▶ [WHAT YOU WILL DO]: Reproduce word for word the lines below, starting with the line that contains "How far from the camera" and going on through the line that contains "2896 centimetres".

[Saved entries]
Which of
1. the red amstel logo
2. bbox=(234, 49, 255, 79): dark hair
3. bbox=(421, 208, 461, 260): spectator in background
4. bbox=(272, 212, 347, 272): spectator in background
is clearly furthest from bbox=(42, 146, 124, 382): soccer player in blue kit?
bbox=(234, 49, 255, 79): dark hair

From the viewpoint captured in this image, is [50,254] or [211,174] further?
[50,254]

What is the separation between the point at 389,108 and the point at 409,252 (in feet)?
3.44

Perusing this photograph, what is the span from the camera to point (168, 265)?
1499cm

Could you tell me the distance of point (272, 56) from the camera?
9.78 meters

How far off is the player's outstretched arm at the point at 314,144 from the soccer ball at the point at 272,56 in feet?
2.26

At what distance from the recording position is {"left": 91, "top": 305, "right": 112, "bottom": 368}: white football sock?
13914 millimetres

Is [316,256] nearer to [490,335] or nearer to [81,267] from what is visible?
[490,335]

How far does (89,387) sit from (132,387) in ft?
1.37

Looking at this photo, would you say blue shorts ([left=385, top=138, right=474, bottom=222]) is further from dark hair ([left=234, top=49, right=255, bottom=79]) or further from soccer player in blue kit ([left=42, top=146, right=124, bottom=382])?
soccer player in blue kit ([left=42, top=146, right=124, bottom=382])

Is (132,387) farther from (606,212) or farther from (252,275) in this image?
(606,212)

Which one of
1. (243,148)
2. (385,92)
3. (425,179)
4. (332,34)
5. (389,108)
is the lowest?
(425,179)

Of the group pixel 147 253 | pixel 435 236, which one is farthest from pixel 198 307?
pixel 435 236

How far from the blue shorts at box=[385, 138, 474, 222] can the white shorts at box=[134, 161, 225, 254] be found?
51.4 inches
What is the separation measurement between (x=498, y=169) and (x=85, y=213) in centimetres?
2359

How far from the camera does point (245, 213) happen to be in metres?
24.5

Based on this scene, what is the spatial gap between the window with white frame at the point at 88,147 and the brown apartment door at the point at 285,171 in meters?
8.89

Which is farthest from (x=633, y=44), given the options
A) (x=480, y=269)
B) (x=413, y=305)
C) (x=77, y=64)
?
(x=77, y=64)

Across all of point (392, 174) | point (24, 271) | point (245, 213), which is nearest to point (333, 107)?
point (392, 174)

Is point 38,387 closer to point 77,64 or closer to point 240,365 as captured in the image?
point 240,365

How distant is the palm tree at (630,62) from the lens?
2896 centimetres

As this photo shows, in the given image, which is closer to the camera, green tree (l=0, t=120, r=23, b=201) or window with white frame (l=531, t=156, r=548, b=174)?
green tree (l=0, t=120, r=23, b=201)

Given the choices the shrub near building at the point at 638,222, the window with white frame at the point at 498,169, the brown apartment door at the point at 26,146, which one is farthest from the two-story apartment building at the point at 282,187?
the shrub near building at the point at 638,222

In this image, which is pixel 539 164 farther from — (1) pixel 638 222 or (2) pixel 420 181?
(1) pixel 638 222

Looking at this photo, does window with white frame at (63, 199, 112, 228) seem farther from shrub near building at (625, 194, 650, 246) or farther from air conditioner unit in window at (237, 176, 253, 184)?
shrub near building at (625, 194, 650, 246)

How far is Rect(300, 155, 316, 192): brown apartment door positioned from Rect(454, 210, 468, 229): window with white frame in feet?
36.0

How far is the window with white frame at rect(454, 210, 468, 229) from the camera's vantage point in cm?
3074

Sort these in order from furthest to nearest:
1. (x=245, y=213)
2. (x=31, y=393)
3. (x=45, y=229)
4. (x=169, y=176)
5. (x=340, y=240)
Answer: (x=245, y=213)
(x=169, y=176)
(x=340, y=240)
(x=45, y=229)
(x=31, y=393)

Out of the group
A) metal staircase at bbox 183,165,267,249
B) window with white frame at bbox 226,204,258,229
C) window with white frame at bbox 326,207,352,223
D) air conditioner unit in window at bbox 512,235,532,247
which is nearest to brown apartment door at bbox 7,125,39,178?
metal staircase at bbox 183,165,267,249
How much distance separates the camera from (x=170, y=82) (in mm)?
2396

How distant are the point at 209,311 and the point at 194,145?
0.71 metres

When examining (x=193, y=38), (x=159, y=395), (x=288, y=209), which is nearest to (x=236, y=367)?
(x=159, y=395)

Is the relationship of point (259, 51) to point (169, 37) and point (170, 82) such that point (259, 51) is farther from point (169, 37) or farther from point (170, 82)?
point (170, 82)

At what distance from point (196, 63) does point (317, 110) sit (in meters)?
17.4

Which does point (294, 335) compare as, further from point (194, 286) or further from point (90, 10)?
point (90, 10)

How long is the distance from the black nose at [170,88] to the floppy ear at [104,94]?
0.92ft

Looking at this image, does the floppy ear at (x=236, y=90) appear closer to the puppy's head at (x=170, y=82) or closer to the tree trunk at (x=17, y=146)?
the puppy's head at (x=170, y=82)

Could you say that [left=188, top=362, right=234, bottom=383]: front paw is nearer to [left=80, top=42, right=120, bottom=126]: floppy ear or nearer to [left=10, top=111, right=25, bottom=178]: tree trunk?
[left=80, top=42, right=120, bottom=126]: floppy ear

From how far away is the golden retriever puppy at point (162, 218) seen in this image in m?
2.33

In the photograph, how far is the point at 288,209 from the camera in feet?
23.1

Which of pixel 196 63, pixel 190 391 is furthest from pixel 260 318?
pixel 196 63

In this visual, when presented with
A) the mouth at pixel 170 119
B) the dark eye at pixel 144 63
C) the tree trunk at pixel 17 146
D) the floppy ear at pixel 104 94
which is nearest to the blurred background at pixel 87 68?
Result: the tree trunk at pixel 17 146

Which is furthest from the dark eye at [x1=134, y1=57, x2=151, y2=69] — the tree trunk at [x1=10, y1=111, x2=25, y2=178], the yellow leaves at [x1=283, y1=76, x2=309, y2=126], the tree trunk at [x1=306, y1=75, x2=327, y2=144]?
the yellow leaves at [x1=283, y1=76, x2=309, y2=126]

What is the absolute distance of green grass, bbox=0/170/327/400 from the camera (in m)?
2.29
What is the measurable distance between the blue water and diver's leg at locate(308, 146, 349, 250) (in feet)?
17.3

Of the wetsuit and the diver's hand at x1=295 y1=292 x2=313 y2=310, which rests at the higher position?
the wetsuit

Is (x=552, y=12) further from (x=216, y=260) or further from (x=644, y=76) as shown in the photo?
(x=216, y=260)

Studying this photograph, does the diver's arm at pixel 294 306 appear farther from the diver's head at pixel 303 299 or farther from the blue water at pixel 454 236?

▶ [TASK ANSWER]:
How far from the camera does point (245, 213) happen to be in metres?
24.5

Based on this scene, what is the spatial gap between the window with white frame at the point at 88,147 and the brown apartment door at the point at 285,171 in meters?
8.89

Which is farthest from (x=633, y=44), given the options
A) (x=480, y=269)
B) (x=413, y=305)
C) (x=77, y=64)
?
(x=77, y=64)

Across all of point (392, 174) | point (24, 271) | point (245, 213), which is nearest to point (333, 107)?
point (392, 174)

Is point 38,387 closer to point 77,64 or closer to point 240,365 as captured in the image?
point 240,365

How distant is the palm tree at (630,62) from the lens?
2896 centimetres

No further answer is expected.